* **EXERCISE SET**:
1. Answer these from the Cumbria awards article:
(a) How many applications were received, and roughly how many finalists were chosen?
(b) How many people were in the audience?
(c) At which hotel, and in which town, was the event held?
2. Write the next part of the Cumbria awards article, picking up after its final sentence.
[PAGE TEXT start]
A fabulous night to remember at Cumbria Family Business Awards

A fabulous night to remember at Cumbria Family Business Awards
Sue Coulson, Janett Walker and Sophia Newton - Cumbria Family Business Awards

CFBA organisers Sue Coulson, Janett Walker and Sophia Newton – photo Victoria Sedgewick

‘I gotta feeling’ by the Black-Eyed Peas rocked out from the speakers as Sue Coulson, Janett Walker and Sophia Newton stepped onto the stage to announce the start of the very first Cumbria Family Business Awards. Sue, whose company, Coulson Associates was one of the CFBA  sponsors, Janett and Sophia had worked tirelessly for many months in the run-up to the ceremony in March 201 7.  “From over 100 applications we had to whittle it down to about 30 finalists. The judging panel really had their work cut out!”  The tone for the evening was set as they held up the ‘Wrong Envelope‘; a reference to the recent Oscars fiasco when Faye Dunaway and Warren Beatty read out the wrong name of the Best Picture winner!

Cumbria Family Business Awards - the Wrong Envelope

Sue, Janett and Sophia with the ‘Wrong Envelope’

An audience of 250 people, including the finalists, their families and friends plus sponsors, judges and the media, enjoyed a fabulous evening with delicious food, plenty of drink and a fair smattering of gossip. As Sister Sledge belted out ‘We are Family’ the celebrity host stepped up to the mike …

Cumbria Family Business Awards 2017

Dave Myers opens Cumbria Family Business Awards

Dave Myers introduces the finalists

Let’s face it, you don’t choose to have a business in Cumbria to make millions. You do it because it’s a great place to live and work.” So said TV chef Dave Myers as he opened this glittering event at the Castle Green Hotel in Kendal on the edge of the Lake District. All the businesses nominated for the Cumbria Family Business Awards are family-run, and many have links with the area going back for generations. Some could move away from the area and probably be more profitable, but choose to stay in and around the Lake District because of its inspirational landscape and local links. There were 12 categories plus Ones to Watch. Finalists included well-known names such as Hawkshead Relish, English Lakes Hotels and The Herdy Company as well as lesser-known but equally significant business including The Churchmouse in Barbon, West Coast Composting and JB Banks, as small ironmongers in Cockermouth. Winners included Zeffirelli’s Restaurant and Cinema (Food & Drink Establishments), PHX Training Providers (Professional Business Services), Sally’s Cottages (Smalle Leisure and Tourism Business) and Bells of Lazonby who won Food and Drink Producers AND Outstanding Cumbrian Family Business of the Year.
[PAGE TEXT end]
[COLLECTED MATERIAL start]
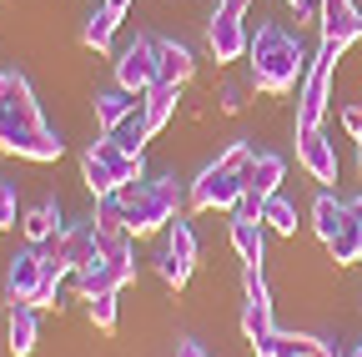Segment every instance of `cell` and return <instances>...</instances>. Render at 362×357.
[COLLECTED MATERIAL end]
* **PER-TASK ANSWERS**:
1.
(a) Over 100 applications, narrowed to about 30 finalists.
(b) 250 people.
(c) The Castle Green Hotel in Kendal.

2.
Winners Cumbria Family Business Awards 2017

Zeffirellis, PHX Training, Sally’s Cottages and Bells of Lazenby

The beautiful glass awards were made by local artist Jo Vincent, ‘…. designed to reflect the intimate relationship between family businesses and Cumbria.’  The ‘star prize’ was an enormous ceramic bowl, created by Siobhan Newton. ‘It combines three iconic Cumbria materials: Egremont Haematite, Coniston Slate and Shap Granite – along with Cumbrian rainwater!‘ Full list of the Winners of Cumbria Family Business Awards here. I was seated on the Lamont Pridmore table, main sponsors of the event, along with Bells of Lazonby, who were clearly overwhelmed at winning both their category and the overall award. “It’s such a great honour. We really had no idea we’d win, especially against such strong finalists.”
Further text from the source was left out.